The Story of Mexican Cannabis Cartels Begins in China
The difficulty in identifying exactly how much money the Mexican drug cartels make from cannabis and other ventures lays in the fact that this money is undocumented. Only through estimations and successful drug raids can economists put a figure on all the black money these groups make. That being said, it isn’t difficult to see the effects these funds have on a community.
Interestingly, communities with a higher density of drug activity and cartel presence tend to also have higher literacy levels among the youth population. Members of the community also make statistically more money when living among cartels. And despite the missing tax revenue, one study found that ‘there is a positive link between cartel presence and [better] public services.’
Even more interesting is the story of how the Mexican drug cartels came to be.
Making sense of all the drug dollars
In 1998, the International Monetary Fund (IMF) estimated that the global illicit drug trade raked in roughly 2 to 5 percent of the globe’s gross domestic product (GDP). This was pinned down closer to 3.6 percent in 2009, which equates to about $2.9 trillion [~€2.6 trillion]. Of this, 70 percent is then laundered through traditional financial infrastructure. However, only a fifth of this is directly related to drug trafficking, according to the United Nations Office on Drugs and Crime in 2011.
Another study from 2014 indicates that cannabis, followed by cocaine and opiates, was the number one drug for the transnational drug trade. In total, Global Financial Integrity, a think tank working to stem the illicit laundering of money, estimates that the drug trade earns between $426 billion [~€386 billion] and $652 billion [~€591 billion] annually.
This makes it the most lucrative of all the transnational crimes.
Source: Global Financial Integrity
Whole tomes have been written about the complexity of earmarking every dollar in the illicit drug trade. And from the brief outline above, all of this work is done via estimations. It’s incredibly difficult to pinpoint the exact figure.

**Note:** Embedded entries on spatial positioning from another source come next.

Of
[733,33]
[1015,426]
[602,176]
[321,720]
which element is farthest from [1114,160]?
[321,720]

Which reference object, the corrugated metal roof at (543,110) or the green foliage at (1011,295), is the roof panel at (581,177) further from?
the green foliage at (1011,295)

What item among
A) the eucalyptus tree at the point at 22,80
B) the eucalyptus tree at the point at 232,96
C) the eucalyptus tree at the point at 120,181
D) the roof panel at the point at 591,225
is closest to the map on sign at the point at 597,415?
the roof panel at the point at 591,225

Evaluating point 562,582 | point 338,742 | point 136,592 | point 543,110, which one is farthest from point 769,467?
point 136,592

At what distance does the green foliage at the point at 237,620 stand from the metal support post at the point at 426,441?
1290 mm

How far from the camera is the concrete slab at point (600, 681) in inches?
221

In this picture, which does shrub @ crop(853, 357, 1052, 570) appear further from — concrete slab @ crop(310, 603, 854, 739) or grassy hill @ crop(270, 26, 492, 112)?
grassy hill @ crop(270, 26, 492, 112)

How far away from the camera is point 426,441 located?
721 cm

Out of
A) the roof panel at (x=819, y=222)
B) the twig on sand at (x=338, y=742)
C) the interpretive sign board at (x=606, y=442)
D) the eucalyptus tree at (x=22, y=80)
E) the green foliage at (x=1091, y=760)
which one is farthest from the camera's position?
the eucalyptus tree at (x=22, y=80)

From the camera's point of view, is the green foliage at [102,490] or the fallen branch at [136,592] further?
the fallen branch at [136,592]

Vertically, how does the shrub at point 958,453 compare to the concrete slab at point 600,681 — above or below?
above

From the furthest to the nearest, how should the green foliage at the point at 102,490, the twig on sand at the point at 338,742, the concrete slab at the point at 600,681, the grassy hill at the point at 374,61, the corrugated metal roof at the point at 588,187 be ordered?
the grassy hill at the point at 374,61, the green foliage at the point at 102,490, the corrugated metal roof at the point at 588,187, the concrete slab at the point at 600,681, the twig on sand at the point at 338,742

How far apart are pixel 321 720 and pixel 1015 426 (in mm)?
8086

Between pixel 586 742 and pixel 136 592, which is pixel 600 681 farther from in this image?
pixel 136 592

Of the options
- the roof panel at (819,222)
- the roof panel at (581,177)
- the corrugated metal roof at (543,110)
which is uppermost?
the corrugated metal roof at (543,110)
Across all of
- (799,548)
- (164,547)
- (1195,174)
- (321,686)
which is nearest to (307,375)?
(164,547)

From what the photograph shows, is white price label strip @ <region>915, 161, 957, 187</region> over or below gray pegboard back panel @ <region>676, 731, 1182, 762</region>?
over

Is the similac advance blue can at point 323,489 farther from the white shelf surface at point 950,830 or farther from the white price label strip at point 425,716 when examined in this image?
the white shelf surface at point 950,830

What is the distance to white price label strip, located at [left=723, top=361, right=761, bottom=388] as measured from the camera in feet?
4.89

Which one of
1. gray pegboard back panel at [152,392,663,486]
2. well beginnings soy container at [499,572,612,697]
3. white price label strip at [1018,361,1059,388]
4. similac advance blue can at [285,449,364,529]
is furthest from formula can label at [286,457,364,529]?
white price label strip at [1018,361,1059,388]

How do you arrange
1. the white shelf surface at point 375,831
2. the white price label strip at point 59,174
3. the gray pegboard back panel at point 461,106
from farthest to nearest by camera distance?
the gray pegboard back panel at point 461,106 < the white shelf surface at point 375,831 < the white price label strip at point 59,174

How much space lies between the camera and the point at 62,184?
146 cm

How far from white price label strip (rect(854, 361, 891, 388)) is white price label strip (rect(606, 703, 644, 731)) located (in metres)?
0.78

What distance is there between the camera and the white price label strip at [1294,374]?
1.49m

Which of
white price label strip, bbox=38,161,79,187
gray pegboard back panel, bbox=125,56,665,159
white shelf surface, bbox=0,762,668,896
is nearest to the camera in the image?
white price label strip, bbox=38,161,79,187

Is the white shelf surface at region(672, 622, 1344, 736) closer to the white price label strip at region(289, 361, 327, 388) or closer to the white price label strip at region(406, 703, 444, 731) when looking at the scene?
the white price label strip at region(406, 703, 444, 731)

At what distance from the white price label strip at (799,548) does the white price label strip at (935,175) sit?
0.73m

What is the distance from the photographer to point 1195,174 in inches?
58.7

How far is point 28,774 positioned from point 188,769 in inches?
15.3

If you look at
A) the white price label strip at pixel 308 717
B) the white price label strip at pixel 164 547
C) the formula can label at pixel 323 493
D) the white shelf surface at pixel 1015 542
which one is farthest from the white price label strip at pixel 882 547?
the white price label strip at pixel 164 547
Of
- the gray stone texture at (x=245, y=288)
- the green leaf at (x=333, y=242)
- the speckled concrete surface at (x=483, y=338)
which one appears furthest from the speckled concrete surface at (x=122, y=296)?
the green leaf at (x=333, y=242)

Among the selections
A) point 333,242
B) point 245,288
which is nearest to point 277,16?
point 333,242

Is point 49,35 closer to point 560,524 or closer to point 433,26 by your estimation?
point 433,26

And many crafty politicians have used this to their advantage.
In 2019, for example, Republican Senator of Georgia, David Perdue, claimed that ‘the cartel business and the drug traffic just in Mexico alone coming across to the United States [is] bigger than Walmart.’ At that time, Walmart was one of the largest companies in the United States. Perdue placed this figure precisely at $500 billion. Later, the Washington Post outlined that the Senator’s statements were grossly overestimated.
It wrote that Perdue had cited figures for the global drug trade, rather than what the Mexican cartels had earned from cannabis, other drugs and through other ventures. An aide to Perdue later redacted a press release, but it’s clear that the senator was pursuing an agenda. Unfortunately, this wasn’t the first time such misinformation has been disseminated. In 2006, the White House Office of National Drug Control Policy announced that ‘Mexican traffickers’ earn ‘$8.5 billion [€7.71 billion]’ directly from ‘marijuana export sales’ to the United States.
The nonprofit health policy group, RAND Corporation, later said:
‘There is no empirical justification for this figure that can be verified. Often, big numbers of dubious origin are tossed around in drug policy discussions with little thought and, frankly, little consequence.’
And now that cannabis is legal in many states in the U.S., these ‘big numbers of dubious origin’ are much, much smaller. But that doesn’t mean that one of the oldest businesses in the world is going under any time soon.
From seed to flower: the roots of the Mexican drug trade
In the 19th century, many Chinese emigrated to South America as they fled starvation and military conflict in mainland China. This made up what is now known as the Chinese diaspora and lasted into the 1950s. This movement of people from East to West was particularly important for the drug trade happening between South and North America too.
Researchers from the University of Bocconi in Italy and the University of San Andrés in Argentina wrote:
‘We study the historical origins and consequences of Mexican cartels. We first trace the location of current cartels to the location of Chinese migration at the beginning of the 20th century, and document that both events are strongly connected.’
Emigrants arrived in various South American countries with the sole ambition of moving to the United States. Economic prosperity in the country made it an attractive destination for many, not just Chinese emigrants. Eventually, the American government restricted emigration for this particular demographic.
The Chinese Exclusion Act of 1882 prohibited Chinese labourers from coming to the United States. This was previously very common during the American gold rush.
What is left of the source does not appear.